*Tasks*:
**a.** Answer these questions using the thread about choosing a math elective.
(i) What course is named as the prerequisite for the partial differential equations class?
(ii) In what programming language did BamBam215 last take a class, and at what stage of schooling?
(iii) What kind of math does BamBam215 say they are good at?
**b.** Repeat word for word the passage of the thread about choosing a math elective from "Introduction to Partial" up to and including "and their applications.".
**c.** Go on with the thread about choosing a math elective, starting after its last post.

*Text to read*:

How hard is Partial Differential Equation or Mathematical Optimization?

[BamBam215]

Introduction to Partial Differential Equation : First and second order equations, characteristics. Cauchy problems, elliptic, hyperbolic, and parabolic equations. Introduction to boundary and initial value problems and their applications.



Making my schedule and I get to pick an upper division math elective. This is the only elective that seems to fit my schedule. Should I even attempt this class? Oh yeah, it's pre-requisite is Intro to Differential Equation. I am enrolled in that class next semester so I would be taking both classes at the same time. In my experience, a lot of pre-req requirements are kinda bull because you barely use what you learn in the pre-req class. But do you guys think I'll be okay taking both classes at the same time?


EDIT:

How about

Mathematical Optimization: Linear and nonlinear programming: simplex methods, duality theory, theory of graphs, Kuhn-Tucker theory, gradient methods, and dynamic programming.

Sounds like a lot of programming junk which I really have no experience. The last programming class I took was Pascal back in high school. But the pre-req for this class I've fulfilled.

 

[Anubis]

i wouldent do it. yull need that info from teh Diff EQ class to do teh second order one

 

[BamBam215]

Originally posted by: TheEvil1
i wouldent do it. yull need that info from teh Diff EQ class to do teh second order one

You don't think there's anyway I can wing it? I'm not shooting for an A. A lot of the times you just need the really basic stuff from a pre-req.

 

[vtqanh]

Depends on how good you are in math. And also among those who are good in math, there are also two kinds: one being good at reasoning (number theory, combinatorics...), one being good at stuff like calculus and statistic. If you are good at calculus stuff, then it should be okay

 

[Anubis]

Originally posted by: BamBam215

Originally posted by: TheEvil1
i wouldent do it. yull need that info from teh Diff EQ class to do teh second order one

You don't think there's anyway I can wing it? I'm not shooting for an A. A lot of the times you just need the really basic stuff from a pre-req.

trust me. im just took Diff EQ and its not easy. i wouldent think about dooin second order ones with out this first. i have done second order diffe eqs in physics and they are a bitch unless you know exactly what they are and teh solution

 

[BamBam215]

Yeah I see myself as being good at computational math. I'm still struggling in theoretical math mainly because I haven't yet grasped the language.

*Information provided*:
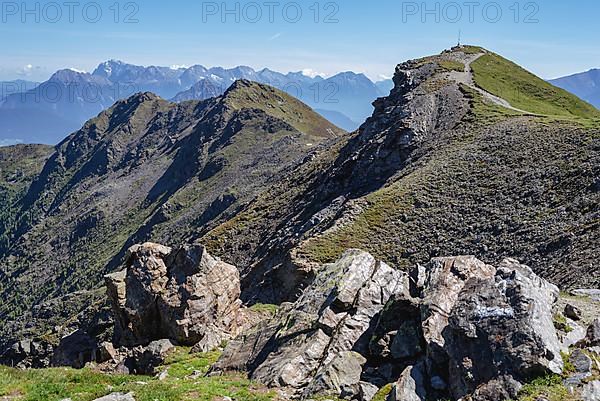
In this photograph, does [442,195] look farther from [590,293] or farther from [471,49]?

*Response list*:
**a.**
(i) Intro to Differential Equation.
(ii) Pascal, in high school.
(iii) Computational math.

**b.**
Introduction to Partial Differential Equation : First and second order equations, characteristics. Cauchy problems, elliptic, hyperbolic, and parabolic equations. Introduction to boundary and initial value problems and their applications.

**c.**
[dullard]

A good portion of ordinary differential equations (ODEs) can be solved analytically. There are a few tried and true methods that will solve most of them for you. And even if you can't remember them, often you can solve an ordinary differential equation by guessing an answer and checking to see if it is true. For the few equations you will see that cannot be solved analytically - you will learn methods to graph the result without ever finding the equation that solves it. That is a very useful course and relatively easy. Expect a typical homework assignment to take 1-2 hours (depending on the professor of course).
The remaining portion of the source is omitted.